Nicht ganz so weit ist Ostfildern. „Sirenen sind in Ostfildern aktuell noch nicht vorhanden“, räumt das dortige Rathaus ein. Und versichert, es gebe ein Konzept „zur flächendeckenden Ausstattung mit Sirenen“, das „in den kommenden Jahren umgesetzt werden soll“. Keine Sirenen gibt es auch in Esslingen, und es soll wohl auch in Zukunft keine geben. „Nein“, räumt Sprecher Meier ein, „in Esslingen gibt es keine klassischen fest installierten Sirenen“. Diese seien in der klassischen Form, was die Informationsvermittlung im Krisenfall anginge, „auch nur sehr eingeschränkt sinnvoll“. Die Stadt Esslingen beschäftigt sich stattdessen mit Alternativen zu den klassischen Systemen.

Es muss keine Sirene sein: In Esslingen und Kirchheim gibt es Lautsprecherdurchsagen

Ein Fahrzeug des Gemeindevollzugsdienstes der Stadtverwaltung Kirchheim vor dem Ötlinger Rathaus. Es wird am Warntag durch die Straßen fahren und warnen – aber zugleich auch entwarnen mit den Worten: „Dies ist ein Übungsalarm.“ Foto: Stadt Kirchheim

Zu diesen Alternativen gehören beispielsweise in Esslingen und in Kirchheim Lautsprecherdurchsagen. Das klingt im Kirchheimer Ortsteil Ötlingen dann so: „Achtung, Achtung, dies ist ein Übungsalarm im Rahmen des bundesweiten Warntags.
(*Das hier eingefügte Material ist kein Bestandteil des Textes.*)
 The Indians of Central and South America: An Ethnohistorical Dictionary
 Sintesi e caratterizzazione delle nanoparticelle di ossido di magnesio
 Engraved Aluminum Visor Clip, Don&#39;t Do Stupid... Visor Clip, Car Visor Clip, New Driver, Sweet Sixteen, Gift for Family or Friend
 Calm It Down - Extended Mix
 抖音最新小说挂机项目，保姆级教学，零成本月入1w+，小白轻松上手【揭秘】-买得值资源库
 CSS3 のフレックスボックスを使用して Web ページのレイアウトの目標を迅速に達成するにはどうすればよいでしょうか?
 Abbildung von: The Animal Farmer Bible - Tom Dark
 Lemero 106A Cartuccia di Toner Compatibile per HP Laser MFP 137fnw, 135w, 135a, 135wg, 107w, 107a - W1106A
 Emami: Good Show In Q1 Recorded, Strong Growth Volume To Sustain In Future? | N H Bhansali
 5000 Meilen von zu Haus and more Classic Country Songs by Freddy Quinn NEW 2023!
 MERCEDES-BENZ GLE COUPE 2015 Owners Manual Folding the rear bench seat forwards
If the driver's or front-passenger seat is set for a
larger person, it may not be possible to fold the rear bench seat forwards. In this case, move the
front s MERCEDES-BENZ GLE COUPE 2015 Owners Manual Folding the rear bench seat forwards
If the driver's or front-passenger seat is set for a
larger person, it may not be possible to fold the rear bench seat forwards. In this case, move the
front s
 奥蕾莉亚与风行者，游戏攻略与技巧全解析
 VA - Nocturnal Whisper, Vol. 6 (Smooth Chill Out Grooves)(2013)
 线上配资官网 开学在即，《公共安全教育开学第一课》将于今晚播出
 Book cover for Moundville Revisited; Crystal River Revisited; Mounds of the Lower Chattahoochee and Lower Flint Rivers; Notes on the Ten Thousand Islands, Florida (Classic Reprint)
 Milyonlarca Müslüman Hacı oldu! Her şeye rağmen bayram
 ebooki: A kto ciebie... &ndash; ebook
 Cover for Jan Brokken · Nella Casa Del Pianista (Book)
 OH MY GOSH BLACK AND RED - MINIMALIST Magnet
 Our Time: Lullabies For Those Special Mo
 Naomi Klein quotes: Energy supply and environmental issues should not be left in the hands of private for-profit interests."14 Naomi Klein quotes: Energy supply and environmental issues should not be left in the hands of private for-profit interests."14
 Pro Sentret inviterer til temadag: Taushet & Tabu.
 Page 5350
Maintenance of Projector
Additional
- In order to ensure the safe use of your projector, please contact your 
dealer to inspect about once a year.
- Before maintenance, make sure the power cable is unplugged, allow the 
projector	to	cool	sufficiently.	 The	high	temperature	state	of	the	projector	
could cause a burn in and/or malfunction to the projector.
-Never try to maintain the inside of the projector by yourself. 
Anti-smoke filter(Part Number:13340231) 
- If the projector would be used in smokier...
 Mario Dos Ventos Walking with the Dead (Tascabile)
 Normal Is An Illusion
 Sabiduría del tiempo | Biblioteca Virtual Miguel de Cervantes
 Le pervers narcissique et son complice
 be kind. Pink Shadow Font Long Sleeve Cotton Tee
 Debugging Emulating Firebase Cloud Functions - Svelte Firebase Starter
Es sind keine weiteren Maßnahmen erforderlich.“ In Esslingen wird es im Bereich des Marktplatzes und der Fußgängerzonen sowie in Oberesslingen Lautsprecherdurchsagen geben.

Letztlich liegt es in der Verantwortung der Stadt oder der Gemeinde, wie sie mit dem Warntag umgeht. Eine Pflicht, die Sirenen anzuschalten, gibt es nicht. „Die Kommunen können selbst entscheiden, ob sie mit ihren Sirenen am Warntag teilnehmen“, heißt es dazu im Landratsamt.